In the lead-up to their party's convention in Charlotte last month, top Democrats vowed to fund their every-four-years gala solely with individual donations. "We will make this the first convention in history that does not accept any funds from lobbyists, corporations, or political action committees," Rep. Debbie Wasserman Schultz (D-Fla.), the DNC chairwoman, said last year. That pledge, it turns out, was a whole lot of bluster.

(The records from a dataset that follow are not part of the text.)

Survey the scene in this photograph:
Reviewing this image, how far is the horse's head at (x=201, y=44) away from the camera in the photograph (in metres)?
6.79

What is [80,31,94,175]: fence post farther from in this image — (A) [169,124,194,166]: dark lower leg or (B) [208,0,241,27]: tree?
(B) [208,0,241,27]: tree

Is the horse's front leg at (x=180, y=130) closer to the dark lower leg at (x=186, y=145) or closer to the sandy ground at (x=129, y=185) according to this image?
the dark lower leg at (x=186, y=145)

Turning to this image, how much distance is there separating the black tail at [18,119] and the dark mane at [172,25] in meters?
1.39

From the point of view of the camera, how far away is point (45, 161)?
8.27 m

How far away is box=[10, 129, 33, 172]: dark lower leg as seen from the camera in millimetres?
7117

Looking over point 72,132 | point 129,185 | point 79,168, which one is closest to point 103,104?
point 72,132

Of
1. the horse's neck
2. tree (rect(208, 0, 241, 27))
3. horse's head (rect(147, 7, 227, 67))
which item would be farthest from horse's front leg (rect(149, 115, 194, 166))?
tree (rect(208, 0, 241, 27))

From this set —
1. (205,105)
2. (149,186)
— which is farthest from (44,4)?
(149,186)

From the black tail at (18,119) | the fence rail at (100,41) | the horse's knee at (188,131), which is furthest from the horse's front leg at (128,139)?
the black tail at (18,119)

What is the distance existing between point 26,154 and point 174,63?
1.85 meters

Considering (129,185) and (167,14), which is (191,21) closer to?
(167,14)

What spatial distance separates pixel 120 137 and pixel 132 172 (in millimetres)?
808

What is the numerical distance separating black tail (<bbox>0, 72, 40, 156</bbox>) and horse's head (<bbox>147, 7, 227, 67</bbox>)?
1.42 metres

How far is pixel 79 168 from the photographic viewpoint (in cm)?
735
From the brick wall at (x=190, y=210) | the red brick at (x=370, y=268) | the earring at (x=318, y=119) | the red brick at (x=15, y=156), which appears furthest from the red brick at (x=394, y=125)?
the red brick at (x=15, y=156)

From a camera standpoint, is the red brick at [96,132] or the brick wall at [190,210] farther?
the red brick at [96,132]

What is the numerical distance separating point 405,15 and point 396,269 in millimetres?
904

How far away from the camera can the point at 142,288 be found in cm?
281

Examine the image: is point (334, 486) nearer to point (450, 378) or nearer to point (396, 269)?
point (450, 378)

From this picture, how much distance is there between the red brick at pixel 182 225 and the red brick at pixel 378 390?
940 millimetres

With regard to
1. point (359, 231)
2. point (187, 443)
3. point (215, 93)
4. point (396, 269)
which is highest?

New election filings show that the Democratic National Convention benefited from millions in corporate cash. The convention took in at least $5 million in corporate money to rent the Time Warner Cable basketball arena that served as the convention hall. Convention officials also tapped almost $8 million from a line of credit from Duke Energy, a Charlotte-based electricity company with close ties to the Obama administration. The DNC banked a million more in in-kind contributions from corporations such as AT&T, Bank of America, Coca-Cola, Microsoft, and Costco. Labor unions gave nearly $6 million to the convention as well, according to the Center for Responsive Politics.
A separate fund created to support the convention, New American City, also brought in corporate money. Bank of America gave $5 million, Duke Energy contributed $4.1 million, and AT&T chipped in $1 million.
DNC spokeswoman Melanie Roussell told the AP that convention officials broke no laws in raising corporate money. Any fundraising restrictions, Roussell said, were self-imposed by conventional officials. In all, Democrats' official convention fund raised $24 million to supplement the $18 million provided by taxpayers. New American City raised $19 million.
The GOP had no qualms raising corporate cash, and it ultimately hauled in nearly $56 million for its convention held in Tampa in late August. The RNC's corporate donors included Archer Daniels Midland, Bacardi, Blue Cross Blue Shield, Chevron, Citigroup, Comcast, CSX Corporation, Duke Energy, Ernst & Young, FedEx, Ford, General Electric, Google, JPMorgan Chase, Lockheed Martin, Walmart, Wells Fargo, and Xerox Corporation. GOP mega-donor Sheldon Adelson chipped in $5 million, while industrialist David Koch and investor John Paulson both gave $1 million.